Weight gain is a common complaint in general practice, particularly in women who tend to be more weight and health conscious than their male counterparts. Women tend to gain weight more in the hip and thigh regions and around their breasts. This is different from males who accumulate fat around the waist. Weight gain is a complex life style problem that involves attitudes, lack of exercise and eating the wrong food groups, coupled often with hidden denial. I have shown in a separate chapter regarding this topic that weight loss and lifelong control of it through dietary changes is only one of the treatment modalities to counteract weight gain. Other parts are regular exercise and the internal hormonal adaptation that takes place when you commit yourself to a zone diet meal plan. This treats the insulin resistance, which from a medical point of view is the silent underlying cause of the weight problem as the hypoglycemic reactions are what makes people crave starch and sugar containing food. Ultimately you prevent the development of diabetes.

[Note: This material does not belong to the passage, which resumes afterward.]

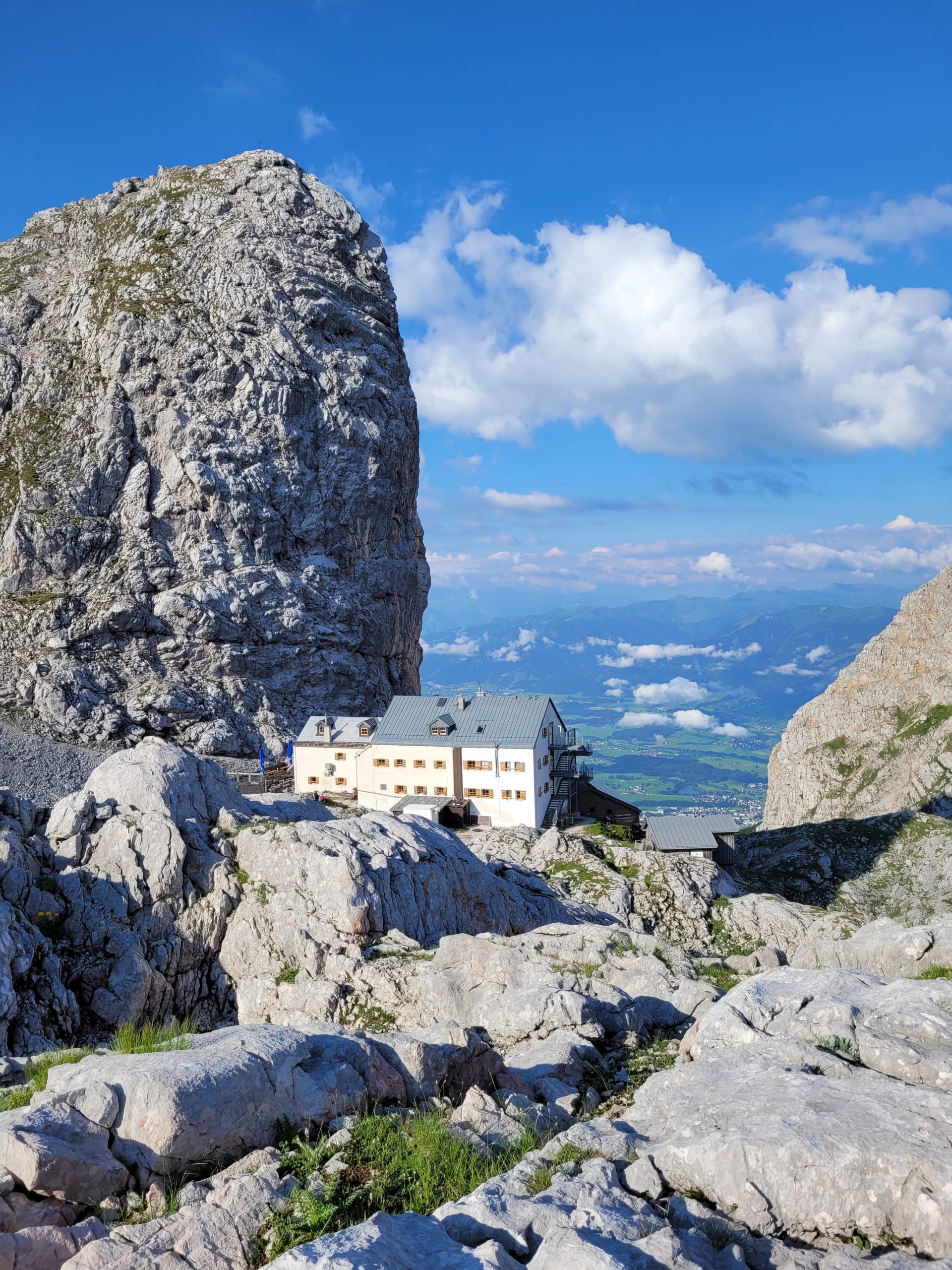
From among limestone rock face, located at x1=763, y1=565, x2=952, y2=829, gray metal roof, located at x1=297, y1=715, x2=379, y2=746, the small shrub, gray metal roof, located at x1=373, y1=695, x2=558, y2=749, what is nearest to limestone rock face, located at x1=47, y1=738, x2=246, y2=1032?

The reward of this change in diet and starting to exercise are improved emotional feelings, fitness and the internal satisfaction to know that you have achieved something that is easier than many people believe. This will pay dividends as you will be staying younger looking for years to come and you will stay energetic until a ripe old age (the longevity bonus of a diet/exercise program).
Some people find it impossible to lose weight with diets and exercise. In some of these cases (when men weigh 100 lb.. more or women 80 lb.. more than their normal weight should be) the patient and physician may decide that a gastric bypass surgery would be the best solution. This is a complex topic and has its pluses and minuses. For one thing, it is a permanent procedure where a longitudinal incision is made and 85% of the stomach tissue is removed. The remainder of a hollow tube is stitched together and this is the new, much smaller stomach. There is less food absorption, more weight loss, but there can be side-effects such as the dumping syndrome when sugary food is taken in.
This is the vertical sleeve gastrectomy that I described and that is depicted here. Another surgery is a laparoscopic adjustable gastric band, which restricts the amount of food that can get into the stomach.